__Exercise__
Reproduce each record below in full, word for word, without images.

__Supplied information__
'''

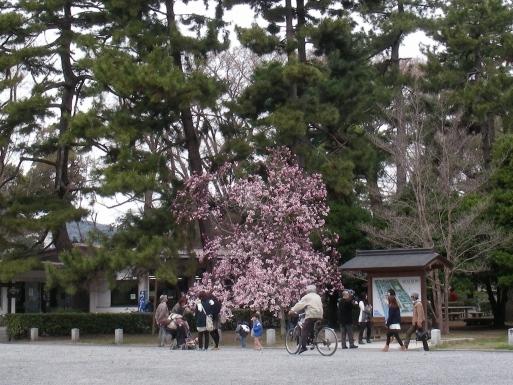 御所桃桜2011 098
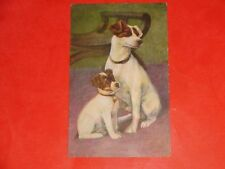 Zn410 Vintage 1907 Postcard Father and Son Jack Russel Terrier Puppy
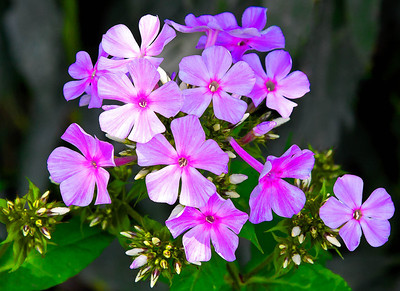 Fall Phlox  07 26 08  006 - Edit-2 - Edit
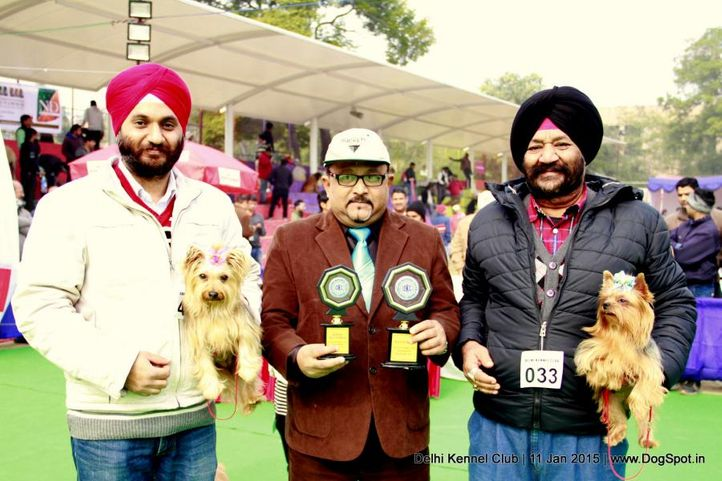 bob,sw-145,yorkshire terrier,, Delhi Kennel Club , DogSpot.in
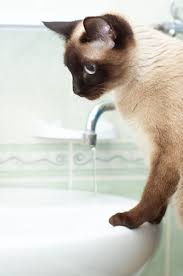Cat Under Faucet Problems With A Cat Drinking Excessive Water Pets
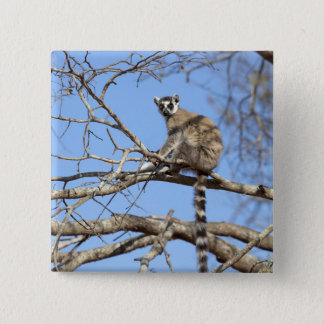 Ring-tailed Lemur (Lemur catta) warming in tree 2 Inch Square Button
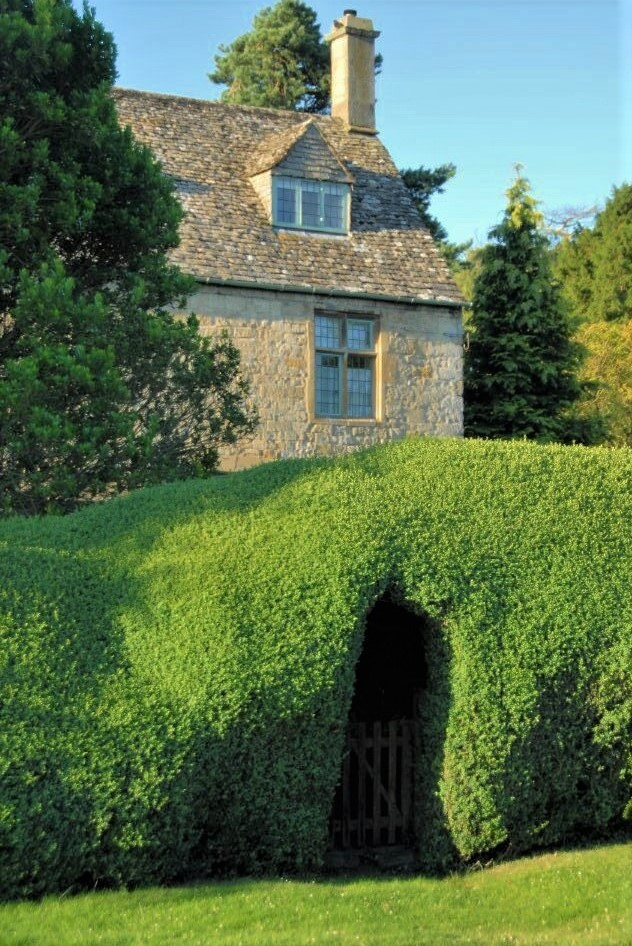 A sandstone cottage behind a tall green hedge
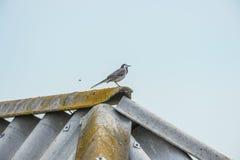 Πουλί στη στέγη ενός σπιτιού στο μπλε ουρανό Στοκ φωτογραφία με δικαίωμα ελεύθερης χρήσης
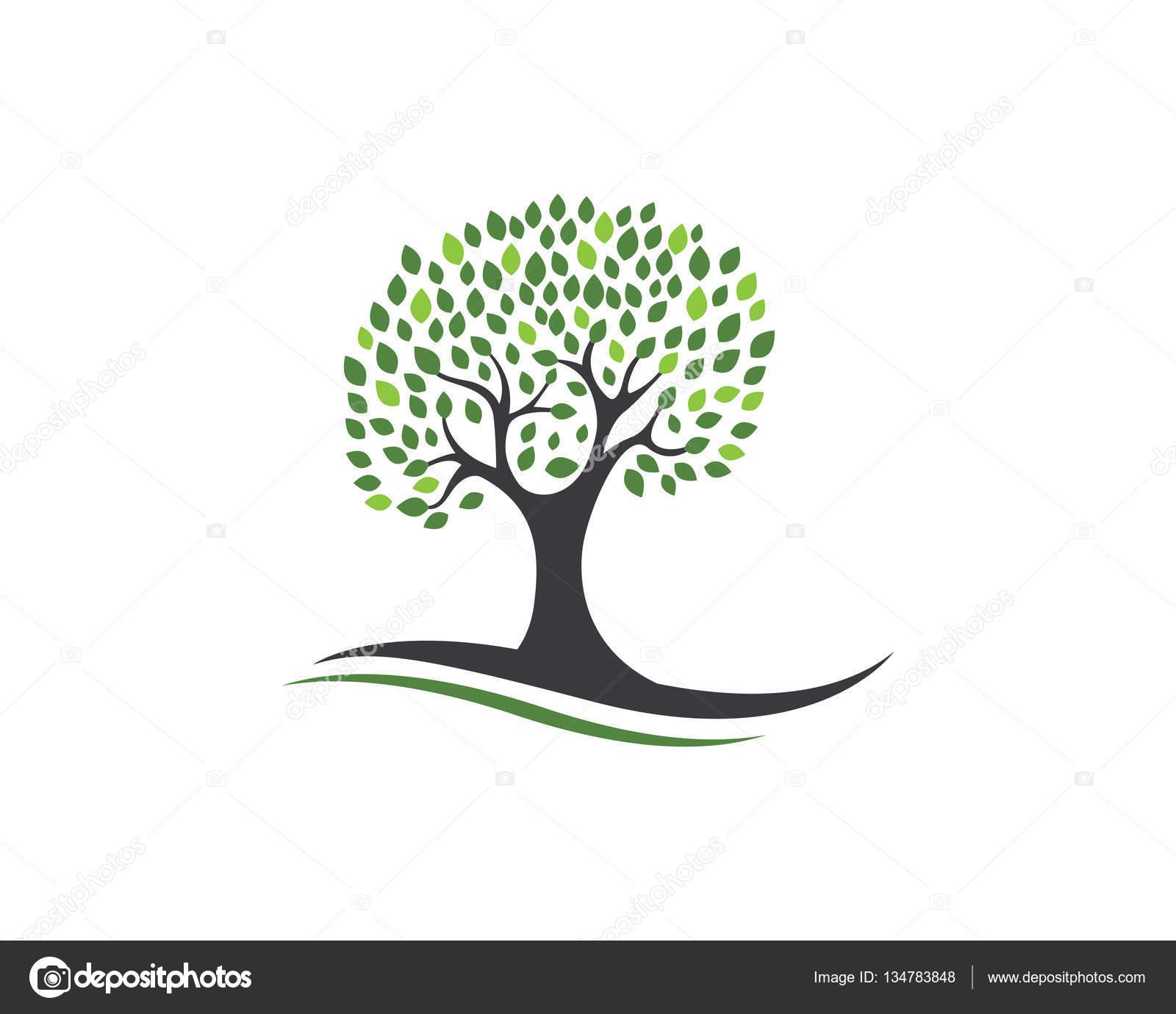 Modello di progettazione di logo di albero genealogico for Progettazione di idee di scantinato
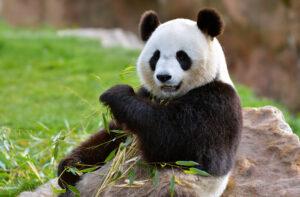 Is het erg dat pandaberen uitsterven?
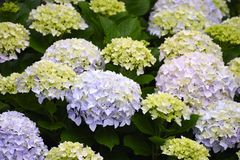 Hortensia flowers. Yellow, Purple and pink hydrangea royalty free stock images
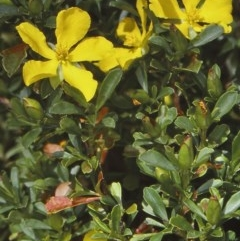 Hibbertia diffusa (Wedge Guinea Flower) at Mogo State Forest - 15 Nov 1997 by BettyDonWood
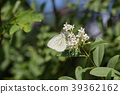 A white butterfly hangs on a flower 39362162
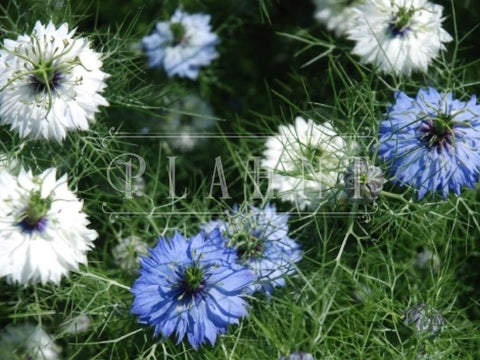 Organic Nigella love in a mist Flower Seeds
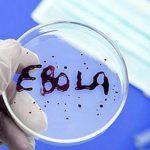 Смертельный африканский вирус вышел за пределы Конго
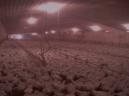 Factory farming - poultry factories 6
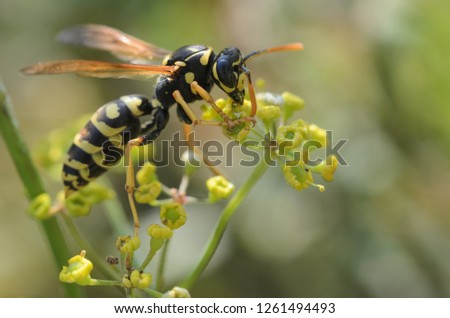 Wasp, Wasp  on flower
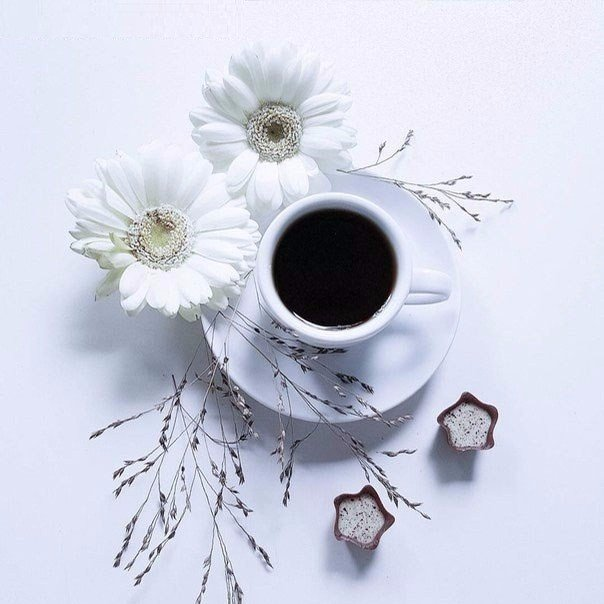 Проснуться утром и взглянуть в окно, За гранью суеты оставить мыслиИ вдруг окажется нелепо и смешноВсе то, что с нами было в прошлой жизниДышать спокойно и ценить, что нам дано,И счастью
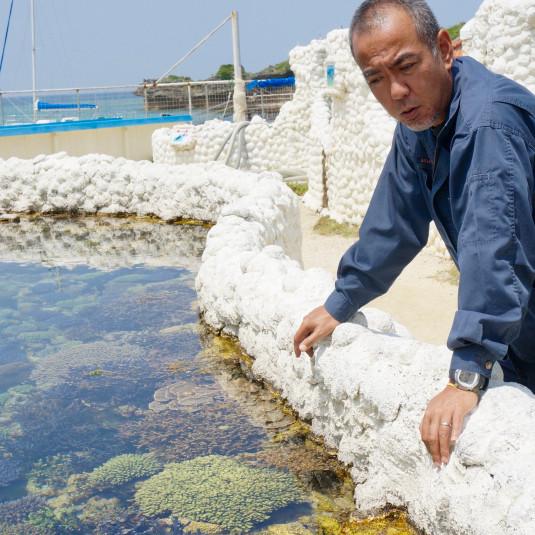 沖縄の海に、あなたのサンゴを植えませんか?【金城さんの、さんご畑】
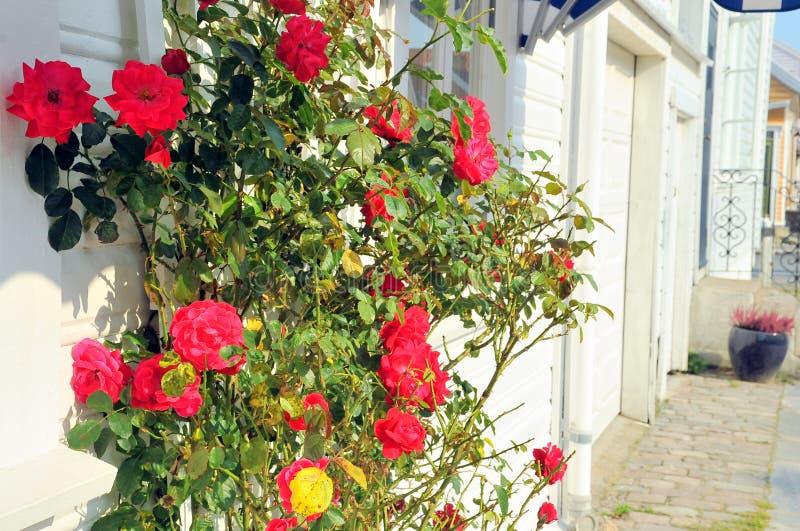 Roses dans les rues de Kristiansand, Norvège photo libre de droits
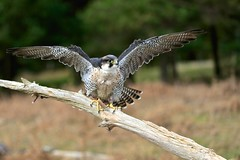 _F1_0585 (www.fozzyimages.co.uk) Tags: wildlife newforest birdsofprey rspb captivelightukcom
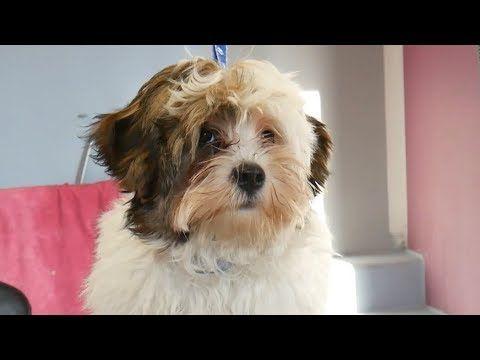 Youtube Havaneser Hundehaarschnitte Welpen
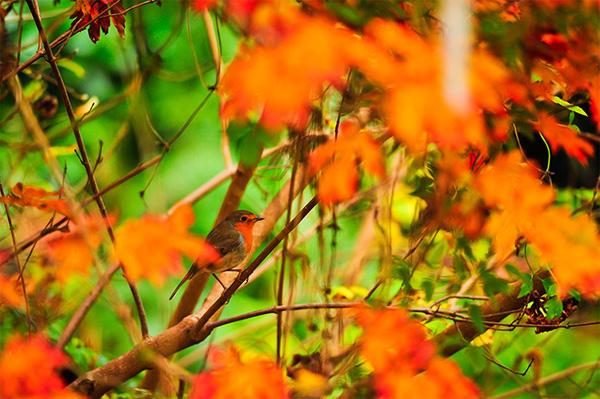 autumn8-1377246817.jpg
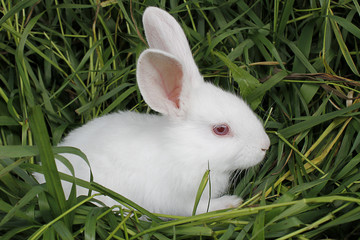 Rabbit sits on the mown grass .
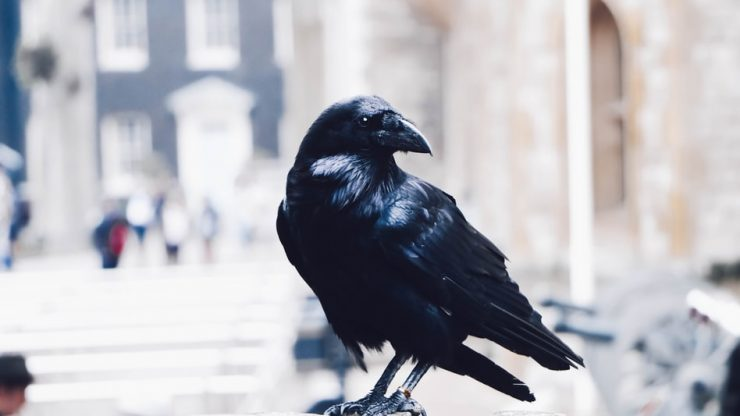 Crows Experience Complex Subjective Experiences and Consciousness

'''

__Exercise response__
 御所桃桜2011 098
 Zn410 Vintage 1907 Postcard Father and Son Jack Russel Terrier Puppy
 Fall Phlox  07 26 08  006 - Edit-2 - Edit
 bob,sw-145,yorkshire terrier,, Delhi Kennel Club , DogSpot.in
Cat Under Faucet Problems With A Cat Drinking Excessive Water Pets
 Ring-tailed Lemur (Lemur catta) warming in tree 2 Inch Square Button
 A sandstone cottage behind a tall green hedge
 Πουλί στη στέγη ενός σπιτιού στο μπλε ουρανό Στοκ φωτογραφία με δικαίωμα ελεύθερης χρήσης
 Modello di progettazione di logo di albero genealogico for Progettazione di idee di scantinato
 Is het erg dat pandaberen uitsterven?
 Hortensia flowers. Yellow, Purple and pink hydrangea royalty free stock images
 Hibbertia diffusa (Wedge Guinea Flower) at Mogo State Forest - 15 Nov 1997 by BettyDonWood
 A white butterfly hangs on a flower 39362162
 Organic Nigella love in a mist Flower Seeds
 Смертельный африканский вирус вышел за пределы Конго
 Factory farming - poultry factories 6
 Wasp, Wasp  on flower
 Проснуться утром и взглянуть в окно, За гранью суеты оставить мыслиИ вдруг окажется нелепо и смешноВсе то, что с нами было в прошлой жизниДышать спокойно и ценить, что нам дано,И счастью
 沖縄の海に、あなたのサンゴを植えませんか?【金城さんの、さんご畑】
 Roses dans les rues de Kristiansand, Norvège photo libre de droits
 _F1_0585 (www.fozzyimages.co.uk) Tags: wildlife newforest birdsofprey rspb captivelightukcom
 Youtube Havaneser Hundehaarschnitte Welpen
 autumn8-1377246817.jpg
 Rabbit sits on the mown grass .
 Crows Experience Complex Subjective Experiences and Consciousness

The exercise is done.